Religion
- Affiliation: Hinduism Places of Ramayana
- District: Sitamarhi
- Region: Mithila
- Deity: Goddess Sita
- Ecclesiastical or organisational status: Hindu Teertha
- Status: Recognised in Ramayana circuit
- Religious features: Ancient divine Pakar tree

Location
- State: Bihar
- Country: India
- Interactive map of Panth Pakar

Architecture
- Founder: Goddess Sita
- Established: Treta Yuga

= Panth Pakar =

Legend place of Ramayana in Mithila

Panth Pakar (Maithili: पंथ पाकड़) is a legendary place related to the Indian epic Ramayana in the Mithila region of the Indian subcontinent. It is located in the Sitamarhi district of Bihar in India. It is situated at a distance of about 8 km in the north-east direction from the district headquarter of the Sitamarhi district. According to Hindu adherents, it is believed that Goddess Sita stayed here for a night during her journey to Ayodhya from Janakpur, after her marriage with Lord Rama.

== Panth Pakar village ==
The village, where the site of the legendary place is located, is also known as Panth Pakar. The village is in the Bathnaha block of the district.

== Etymology ==
The legendary place is named after two Indic terms Panth and Pakar. The literal meaning of the term Panth is road or way and that of Pakar is a tree from the species of Banayan trees in India. The term Panth refers to the path of the journey of Lord Rama and Goddess Sita from Janakpur to Ayodhya after their marriage.
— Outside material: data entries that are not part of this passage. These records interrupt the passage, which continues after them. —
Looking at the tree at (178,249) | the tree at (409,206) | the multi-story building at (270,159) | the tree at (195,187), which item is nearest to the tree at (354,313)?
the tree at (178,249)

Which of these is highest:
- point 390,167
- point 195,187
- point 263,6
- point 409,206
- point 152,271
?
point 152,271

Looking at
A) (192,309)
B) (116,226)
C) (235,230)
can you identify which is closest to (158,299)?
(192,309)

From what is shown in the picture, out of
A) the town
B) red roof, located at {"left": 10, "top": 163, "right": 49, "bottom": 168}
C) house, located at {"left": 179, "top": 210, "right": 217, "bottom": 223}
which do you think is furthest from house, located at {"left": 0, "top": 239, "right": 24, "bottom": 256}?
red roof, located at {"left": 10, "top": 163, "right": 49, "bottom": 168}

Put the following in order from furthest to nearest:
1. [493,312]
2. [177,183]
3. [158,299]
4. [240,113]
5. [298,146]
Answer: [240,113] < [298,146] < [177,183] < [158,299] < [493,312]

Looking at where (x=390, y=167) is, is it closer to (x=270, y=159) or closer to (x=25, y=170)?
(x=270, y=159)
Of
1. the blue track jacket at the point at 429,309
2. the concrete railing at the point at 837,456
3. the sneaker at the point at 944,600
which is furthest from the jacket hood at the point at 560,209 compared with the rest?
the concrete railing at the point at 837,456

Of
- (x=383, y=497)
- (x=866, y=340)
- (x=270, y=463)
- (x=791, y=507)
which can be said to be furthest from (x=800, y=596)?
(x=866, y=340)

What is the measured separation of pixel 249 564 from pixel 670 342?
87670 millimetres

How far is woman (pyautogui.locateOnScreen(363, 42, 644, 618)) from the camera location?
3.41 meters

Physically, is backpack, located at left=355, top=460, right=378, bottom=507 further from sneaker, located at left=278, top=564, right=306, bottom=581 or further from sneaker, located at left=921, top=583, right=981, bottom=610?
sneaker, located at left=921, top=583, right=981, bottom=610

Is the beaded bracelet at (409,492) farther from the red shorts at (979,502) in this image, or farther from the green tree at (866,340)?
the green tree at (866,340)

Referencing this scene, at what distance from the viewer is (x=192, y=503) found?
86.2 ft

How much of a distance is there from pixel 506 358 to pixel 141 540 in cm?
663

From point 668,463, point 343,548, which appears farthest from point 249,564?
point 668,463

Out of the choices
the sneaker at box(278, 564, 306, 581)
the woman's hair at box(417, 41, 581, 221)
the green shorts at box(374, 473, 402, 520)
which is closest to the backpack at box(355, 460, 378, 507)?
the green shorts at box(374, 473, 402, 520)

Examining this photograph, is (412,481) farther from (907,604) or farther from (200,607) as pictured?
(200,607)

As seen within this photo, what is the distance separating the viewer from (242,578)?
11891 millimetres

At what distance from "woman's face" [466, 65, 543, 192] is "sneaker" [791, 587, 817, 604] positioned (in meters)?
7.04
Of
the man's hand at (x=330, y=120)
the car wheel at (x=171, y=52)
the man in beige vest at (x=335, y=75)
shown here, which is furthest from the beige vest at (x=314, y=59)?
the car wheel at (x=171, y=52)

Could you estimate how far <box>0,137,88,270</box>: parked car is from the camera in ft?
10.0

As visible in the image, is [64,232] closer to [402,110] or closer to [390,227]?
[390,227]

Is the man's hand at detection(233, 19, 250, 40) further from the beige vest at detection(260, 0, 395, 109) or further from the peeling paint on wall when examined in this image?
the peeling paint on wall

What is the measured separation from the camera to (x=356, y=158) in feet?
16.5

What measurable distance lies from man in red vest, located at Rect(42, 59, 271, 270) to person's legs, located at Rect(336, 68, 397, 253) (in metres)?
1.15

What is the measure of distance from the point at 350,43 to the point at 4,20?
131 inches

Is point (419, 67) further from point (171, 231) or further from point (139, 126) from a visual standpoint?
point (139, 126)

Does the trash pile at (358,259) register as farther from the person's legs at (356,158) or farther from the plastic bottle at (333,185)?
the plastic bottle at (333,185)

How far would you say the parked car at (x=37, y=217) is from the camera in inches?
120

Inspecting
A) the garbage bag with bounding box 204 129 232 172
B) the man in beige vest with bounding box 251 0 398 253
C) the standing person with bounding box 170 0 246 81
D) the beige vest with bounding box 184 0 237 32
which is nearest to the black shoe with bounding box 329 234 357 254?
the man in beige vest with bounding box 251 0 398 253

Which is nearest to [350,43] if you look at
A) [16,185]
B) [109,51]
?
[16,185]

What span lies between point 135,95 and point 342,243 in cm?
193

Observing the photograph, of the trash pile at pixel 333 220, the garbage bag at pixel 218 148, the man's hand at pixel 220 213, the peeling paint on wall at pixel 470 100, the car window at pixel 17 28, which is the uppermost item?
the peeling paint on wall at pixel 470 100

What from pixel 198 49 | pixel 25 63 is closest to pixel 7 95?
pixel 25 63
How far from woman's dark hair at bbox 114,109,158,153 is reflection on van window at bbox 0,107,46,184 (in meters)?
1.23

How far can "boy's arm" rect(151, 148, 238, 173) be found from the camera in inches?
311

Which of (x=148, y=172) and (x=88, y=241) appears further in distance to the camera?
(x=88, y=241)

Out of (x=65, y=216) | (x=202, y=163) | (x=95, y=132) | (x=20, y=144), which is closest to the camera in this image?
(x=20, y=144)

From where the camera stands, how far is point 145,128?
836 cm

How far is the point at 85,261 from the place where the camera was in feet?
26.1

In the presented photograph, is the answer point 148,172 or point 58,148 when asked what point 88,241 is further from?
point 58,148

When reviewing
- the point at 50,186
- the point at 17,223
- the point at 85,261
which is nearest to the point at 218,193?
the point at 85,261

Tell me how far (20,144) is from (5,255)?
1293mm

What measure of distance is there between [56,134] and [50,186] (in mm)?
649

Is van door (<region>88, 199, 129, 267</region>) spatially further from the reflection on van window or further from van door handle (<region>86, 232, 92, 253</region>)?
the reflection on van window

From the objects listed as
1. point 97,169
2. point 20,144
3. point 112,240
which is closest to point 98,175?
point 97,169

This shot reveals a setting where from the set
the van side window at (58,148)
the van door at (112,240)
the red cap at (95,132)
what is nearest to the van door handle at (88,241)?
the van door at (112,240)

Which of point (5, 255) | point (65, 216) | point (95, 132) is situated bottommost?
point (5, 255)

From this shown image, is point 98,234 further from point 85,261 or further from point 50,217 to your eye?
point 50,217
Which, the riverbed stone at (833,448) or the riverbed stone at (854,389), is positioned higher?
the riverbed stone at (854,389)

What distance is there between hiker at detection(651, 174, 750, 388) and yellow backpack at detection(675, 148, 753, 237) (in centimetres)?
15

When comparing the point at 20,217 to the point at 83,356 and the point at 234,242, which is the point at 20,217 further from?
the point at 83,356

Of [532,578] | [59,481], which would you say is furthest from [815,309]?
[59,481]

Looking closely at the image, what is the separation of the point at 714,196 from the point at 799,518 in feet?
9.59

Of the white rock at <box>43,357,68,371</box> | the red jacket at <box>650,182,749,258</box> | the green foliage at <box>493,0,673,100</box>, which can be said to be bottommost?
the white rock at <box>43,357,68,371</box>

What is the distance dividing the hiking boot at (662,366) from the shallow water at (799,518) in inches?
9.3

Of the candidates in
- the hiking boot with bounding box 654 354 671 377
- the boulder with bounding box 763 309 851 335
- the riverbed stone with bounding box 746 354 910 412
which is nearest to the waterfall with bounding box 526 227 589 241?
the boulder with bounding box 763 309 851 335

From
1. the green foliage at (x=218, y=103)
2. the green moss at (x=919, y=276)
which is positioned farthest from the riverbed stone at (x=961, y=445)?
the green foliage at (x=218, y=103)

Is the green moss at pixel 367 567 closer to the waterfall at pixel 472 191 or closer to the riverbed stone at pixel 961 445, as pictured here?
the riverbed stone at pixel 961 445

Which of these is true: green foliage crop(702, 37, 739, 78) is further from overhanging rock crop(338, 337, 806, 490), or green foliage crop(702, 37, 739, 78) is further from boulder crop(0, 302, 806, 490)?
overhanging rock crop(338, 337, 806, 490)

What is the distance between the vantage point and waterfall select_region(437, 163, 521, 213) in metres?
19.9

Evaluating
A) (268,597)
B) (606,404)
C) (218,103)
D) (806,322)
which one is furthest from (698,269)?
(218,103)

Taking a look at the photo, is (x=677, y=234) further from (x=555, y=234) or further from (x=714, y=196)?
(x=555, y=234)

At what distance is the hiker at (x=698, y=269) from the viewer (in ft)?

Similarly the term Pakar refers to the legendary tree of Pakar where they took rest for a night during their journey.

== Legends ==
According to legend, there are several stories related to the epic Ramayana connected to the site of Panth Pakar. It is said that the princess Sita Devi of Mithila had rested for a night under a Pakar tree at this very spot. The King Dasharatha of Ayodhya stopped here for a night's rest on their way back to Ayodhya after the wedding of Rama and Sita, along with procession of Lord Rama. It is said that during the stopover, Sita fashioned a Daatun (toothbrush made of plant stick) from the nearby Pakar tree branch and, after using it, threw it into the ground. The toothbrush sprouted a sprout, and over time, a large cluster of Pakar trees grew here. Nowadays, these trees are so large and intertwined that they are a fascinating sight for devotees. The devotees believe that these trees are living testament to Sita's memory, and that merely seeing them bestows blessings. Similarly, according to an other legend, it is said that the first dialogue between Lord Rama and Lord Parshuram mentioned in Valmiki Ramayana and Ramcharitmanas took place at this same place.

== Upgradation as a Teertha ==
In 2024, the chief minister Nitish Kumar of the state visited the holy shrine on 26 December during his Pragati Yatra in the region. He announced to recognise the site as a Hindu shrine known as Panthpakar Dham. He also announced a budget of 23.66 crore for the development of the place as a Hindu teertha for the tourism of the Hindu pilgrimage in the world. According to the District Magistrate of the district, the fund of the budget will be used to develop the tourist destination of the Panthpadak Dham. A grand temple complex will be developed, which includes access roads, a cafeteria, a parking lot, and a thematic gate, potable water supply, streetlights, high-mast lights, pond restoration, and artwork. It is expected that it will create several tourism-related employment opportunities in the region.

On 8 August 2025, the union home minister Amit Shah included the site in the list of Ramayana circuit in India.